Remes said the death serves to refute a Pentagon report prepared for Obama saying Guantanamo's prison meets the standard for humane treatment laid out in the Geneva Conventions. The February report was written in response to Obama's order to close the prison within a year.

"Despite small improvements since President Obama took office, conditions there remain appalling," he said from Washington. "I hope this tragedy will prompt the president to take another look at the conditions at the prison, and focus his attention on the human consequences of his delay in closing (it)."

A prison spokesman, Navy Lt. Cmdr. Brook DeWalt, confirmed the detainee's apparent suicide but declined to discuss details or to say if any family members had been contacted. He could not immediately confirm the information that the prisoner was in the psychiatric ward.

DeWalt declined to say whether procedures have changed at the prison as a result of the apparent suicide. He only said al-Hanashi was being held in Camp Delta — a prison complex behind tall fences and coils of razor wire.

Guantanamo critics said the death underscores the urgent need to close the U.S. prison as soon as possible.

"This kind of desperation is caused by the uncertainty of not knowing whether one will ever be released or even charged," said Ben Wizner, an American Civil Liberties Union attorney.

The Center for Constitutional Rights, a rights group which has been fighting the detainees' detention, criticized the Obama administration for only having sent two detainees home in the past five months.

"Frustrations and disappointment at the base are running high because the hopes for change under the new administration were so great," the center said in a statement. "Every day that passes makes it more likely that more people will die in detention under President Obama's watch."

Obama has pledged to close the prison but maintain the controversial military tribunal system to try at least some Guantanamo detainees. Eleven detainees are facing charges, including five men accused of organizing the Sept. 11 attacks.

Scott Allen, senior medical officer for Physicians For Human Rights, an international medical group, said the apparent suicide was likely an act of desperation by the longtime detainee.

→ **Data for review**:

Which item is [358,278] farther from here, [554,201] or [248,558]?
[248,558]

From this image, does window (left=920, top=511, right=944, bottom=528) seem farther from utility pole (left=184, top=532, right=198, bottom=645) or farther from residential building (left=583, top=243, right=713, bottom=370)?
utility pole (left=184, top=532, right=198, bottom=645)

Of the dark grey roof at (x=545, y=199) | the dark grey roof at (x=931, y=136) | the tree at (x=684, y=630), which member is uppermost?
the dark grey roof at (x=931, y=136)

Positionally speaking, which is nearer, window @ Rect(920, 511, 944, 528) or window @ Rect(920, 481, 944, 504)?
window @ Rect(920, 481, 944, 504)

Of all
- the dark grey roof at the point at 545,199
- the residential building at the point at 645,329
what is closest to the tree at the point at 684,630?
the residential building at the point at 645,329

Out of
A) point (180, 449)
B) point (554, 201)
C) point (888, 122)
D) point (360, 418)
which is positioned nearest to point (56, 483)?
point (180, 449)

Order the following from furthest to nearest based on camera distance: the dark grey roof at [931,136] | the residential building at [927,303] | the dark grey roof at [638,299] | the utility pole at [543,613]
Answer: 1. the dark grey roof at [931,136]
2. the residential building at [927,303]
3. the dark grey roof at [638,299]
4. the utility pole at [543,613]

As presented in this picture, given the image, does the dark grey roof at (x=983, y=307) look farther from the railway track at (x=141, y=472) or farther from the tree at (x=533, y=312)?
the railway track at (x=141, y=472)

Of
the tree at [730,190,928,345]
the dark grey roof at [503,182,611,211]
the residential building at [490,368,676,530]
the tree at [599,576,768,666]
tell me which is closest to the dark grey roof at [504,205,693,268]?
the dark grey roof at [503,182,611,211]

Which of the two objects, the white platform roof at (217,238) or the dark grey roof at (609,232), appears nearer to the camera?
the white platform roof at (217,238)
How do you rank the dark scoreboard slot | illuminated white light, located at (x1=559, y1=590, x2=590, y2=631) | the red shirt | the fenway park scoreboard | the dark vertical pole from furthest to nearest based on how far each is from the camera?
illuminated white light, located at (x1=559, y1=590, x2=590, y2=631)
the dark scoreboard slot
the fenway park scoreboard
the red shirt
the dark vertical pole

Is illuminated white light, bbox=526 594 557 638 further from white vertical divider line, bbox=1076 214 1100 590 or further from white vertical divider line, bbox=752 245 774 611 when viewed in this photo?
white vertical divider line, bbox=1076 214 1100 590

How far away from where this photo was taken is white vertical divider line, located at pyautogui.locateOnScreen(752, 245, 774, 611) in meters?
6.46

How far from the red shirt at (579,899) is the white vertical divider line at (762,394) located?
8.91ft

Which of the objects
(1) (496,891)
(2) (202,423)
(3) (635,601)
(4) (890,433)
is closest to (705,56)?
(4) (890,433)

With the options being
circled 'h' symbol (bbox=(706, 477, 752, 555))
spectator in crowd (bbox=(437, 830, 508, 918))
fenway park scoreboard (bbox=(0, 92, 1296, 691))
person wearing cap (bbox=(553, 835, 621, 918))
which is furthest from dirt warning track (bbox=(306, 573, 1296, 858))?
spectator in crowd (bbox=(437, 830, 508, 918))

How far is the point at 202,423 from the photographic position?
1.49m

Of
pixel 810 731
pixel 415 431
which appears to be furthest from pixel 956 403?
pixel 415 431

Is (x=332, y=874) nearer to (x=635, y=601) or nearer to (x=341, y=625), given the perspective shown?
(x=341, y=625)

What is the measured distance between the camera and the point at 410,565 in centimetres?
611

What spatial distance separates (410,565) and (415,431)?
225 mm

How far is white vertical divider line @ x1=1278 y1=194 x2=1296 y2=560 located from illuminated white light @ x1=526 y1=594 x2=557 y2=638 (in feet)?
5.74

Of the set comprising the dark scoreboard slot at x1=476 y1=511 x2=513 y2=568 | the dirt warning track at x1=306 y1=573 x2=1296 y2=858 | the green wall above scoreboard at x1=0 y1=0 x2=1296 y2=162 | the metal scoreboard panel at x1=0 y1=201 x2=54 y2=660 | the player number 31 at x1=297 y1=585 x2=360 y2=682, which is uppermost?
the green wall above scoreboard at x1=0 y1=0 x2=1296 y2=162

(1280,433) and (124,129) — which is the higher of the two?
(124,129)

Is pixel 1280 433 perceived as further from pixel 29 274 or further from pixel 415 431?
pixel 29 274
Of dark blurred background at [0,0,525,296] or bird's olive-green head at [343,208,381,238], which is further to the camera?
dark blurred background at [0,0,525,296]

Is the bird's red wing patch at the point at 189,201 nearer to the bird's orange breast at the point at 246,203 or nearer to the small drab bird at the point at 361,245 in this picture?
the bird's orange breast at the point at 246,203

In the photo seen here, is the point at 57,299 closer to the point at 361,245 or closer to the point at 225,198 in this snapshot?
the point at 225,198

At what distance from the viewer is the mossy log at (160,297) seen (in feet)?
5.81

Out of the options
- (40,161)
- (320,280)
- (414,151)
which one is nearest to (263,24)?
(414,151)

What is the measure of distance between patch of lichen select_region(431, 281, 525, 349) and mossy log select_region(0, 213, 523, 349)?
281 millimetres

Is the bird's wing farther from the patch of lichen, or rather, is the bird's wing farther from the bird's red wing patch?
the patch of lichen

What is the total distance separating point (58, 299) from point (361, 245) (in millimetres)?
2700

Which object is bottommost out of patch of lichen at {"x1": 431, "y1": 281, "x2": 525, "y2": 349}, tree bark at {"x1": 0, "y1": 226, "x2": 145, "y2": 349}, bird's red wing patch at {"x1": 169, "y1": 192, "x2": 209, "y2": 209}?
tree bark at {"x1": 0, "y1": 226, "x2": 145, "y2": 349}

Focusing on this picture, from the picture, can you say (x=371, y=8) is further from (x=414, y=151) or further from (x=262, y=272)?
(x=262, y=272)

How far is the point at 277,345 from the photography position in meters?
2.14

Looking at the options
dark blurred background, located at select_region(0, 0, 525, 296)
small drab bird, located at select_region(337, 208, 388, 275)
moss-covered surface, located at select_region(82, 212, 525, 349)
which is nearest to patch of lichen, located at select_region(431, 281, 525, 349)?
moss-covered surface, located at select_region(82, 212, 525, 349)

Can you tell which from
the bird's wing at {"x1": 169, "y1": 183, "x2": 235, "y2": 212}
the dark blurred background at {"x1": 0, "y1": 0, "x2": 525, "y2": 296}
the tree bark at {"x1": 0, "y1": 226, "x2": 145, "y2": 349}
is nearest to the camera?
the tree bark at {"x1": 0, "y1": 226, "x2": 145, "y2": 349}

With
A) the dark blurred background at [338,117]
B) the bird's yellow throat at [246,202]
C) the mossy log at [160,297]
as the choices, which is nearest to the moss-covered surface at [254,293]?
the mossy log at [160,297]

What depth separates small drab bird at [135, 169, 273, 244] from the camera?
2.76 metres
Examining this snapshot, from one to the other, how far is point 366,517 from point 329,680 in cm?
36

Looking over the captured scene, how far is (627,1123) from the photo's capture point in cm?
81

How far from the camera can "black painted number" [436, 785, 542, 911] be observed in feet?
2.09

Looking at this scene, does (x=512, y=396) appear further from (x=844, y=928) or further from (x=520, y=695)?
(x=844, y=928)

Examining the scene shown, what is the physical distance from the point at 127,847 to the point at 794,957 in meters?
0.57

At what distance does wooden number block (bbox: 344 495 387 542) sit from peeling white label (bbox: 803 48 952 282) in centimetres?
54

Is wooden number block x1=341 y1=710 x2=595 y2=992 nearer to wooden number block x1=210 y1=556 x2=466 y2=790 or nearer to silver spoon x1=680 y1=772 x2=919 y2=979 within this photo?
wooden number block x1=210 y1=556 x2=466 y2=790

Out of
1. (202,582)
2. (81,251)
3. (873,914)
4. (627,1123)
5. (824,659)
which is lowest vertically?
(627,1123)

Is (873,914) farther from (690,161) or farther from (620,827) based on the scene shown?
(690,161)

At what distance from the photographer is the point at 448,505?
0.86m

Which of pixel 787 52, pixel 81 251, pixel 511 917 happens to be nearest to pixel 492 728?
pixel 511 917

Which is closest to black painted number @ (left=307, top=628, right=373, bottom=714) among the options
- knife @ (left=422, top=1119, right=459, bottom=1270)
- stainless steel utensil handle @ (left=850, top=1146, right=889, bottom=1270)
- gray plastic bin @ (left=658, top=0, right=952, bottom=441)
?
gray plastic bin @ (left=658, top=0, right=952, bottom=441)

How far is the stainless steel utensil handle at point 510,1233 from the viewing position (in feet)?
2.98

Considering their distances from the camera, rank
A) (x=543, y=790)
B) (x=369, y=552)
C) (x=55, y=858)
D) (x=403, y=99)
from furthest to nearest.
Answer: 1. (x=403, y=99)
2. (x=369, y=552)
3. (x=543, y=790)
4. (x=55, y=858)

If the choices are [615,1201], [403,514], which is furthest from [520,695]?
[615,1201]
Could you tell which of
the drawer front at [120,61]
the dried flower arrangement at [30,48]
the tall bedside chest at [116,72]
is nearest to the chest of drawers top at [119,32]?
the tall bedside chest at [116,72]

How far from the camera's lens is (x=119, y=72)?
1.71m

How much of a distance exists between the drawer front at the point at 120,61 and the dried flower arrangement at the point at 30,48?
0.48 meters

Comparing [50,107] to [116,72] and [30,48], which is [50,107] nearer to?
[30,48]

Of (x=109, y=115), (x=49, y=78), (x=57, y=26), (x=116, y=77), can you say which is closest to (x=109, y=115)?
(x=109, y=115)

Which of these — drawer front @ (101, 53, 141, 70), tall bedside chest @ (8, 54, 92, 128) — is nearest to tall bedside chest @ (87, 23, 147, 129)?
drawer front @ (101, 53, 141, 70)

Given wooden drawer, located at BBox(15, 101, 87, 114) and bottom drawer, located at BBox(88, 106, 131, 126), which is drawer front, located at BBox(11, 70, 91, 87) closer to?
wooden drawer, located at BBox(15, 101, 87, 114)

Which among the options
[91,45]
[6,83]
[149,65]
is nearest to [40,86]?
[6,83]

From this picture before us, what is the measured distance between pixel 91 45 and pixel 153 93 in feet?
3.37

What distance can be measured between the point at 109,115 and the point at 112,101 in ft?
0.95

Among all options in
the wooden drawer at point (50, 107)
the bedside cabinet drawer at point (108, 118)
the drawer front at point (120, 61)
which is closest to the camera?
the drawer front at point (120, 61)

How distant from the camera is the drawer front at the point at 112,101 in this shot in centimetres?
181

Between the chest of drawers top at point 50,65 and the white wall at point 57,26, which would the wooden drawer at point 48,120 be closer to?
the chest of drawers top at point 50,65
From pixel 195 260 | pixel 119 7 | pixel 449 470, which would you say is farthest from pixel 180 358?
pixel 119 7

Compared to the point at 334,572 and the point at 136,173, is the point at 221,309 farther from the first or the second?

→ **What you will do**:
• a. Condense the paragraph of the Guantanamo article that begins "A prison spokesman, Navy Lt. Cmdr. Brook DeWalt" into a short bulleted list, keeping its main facts.
• b. According to the Guantanamo article, in which prison complex was al-Hanashi being held?
The entries have no connection to the Guantanamo article.

→ **Results of the exercise**:
• a.
- Navy Lt. Cmdr. Brook DeWalt, a prison spokesman, confirmed the detainee's apparent suicide.
- He declined to discuss details or say whether family members had been contacted.
- He could not immediately confirm that the prisoner was in the psychiatric ward.

• b. Camp Delta.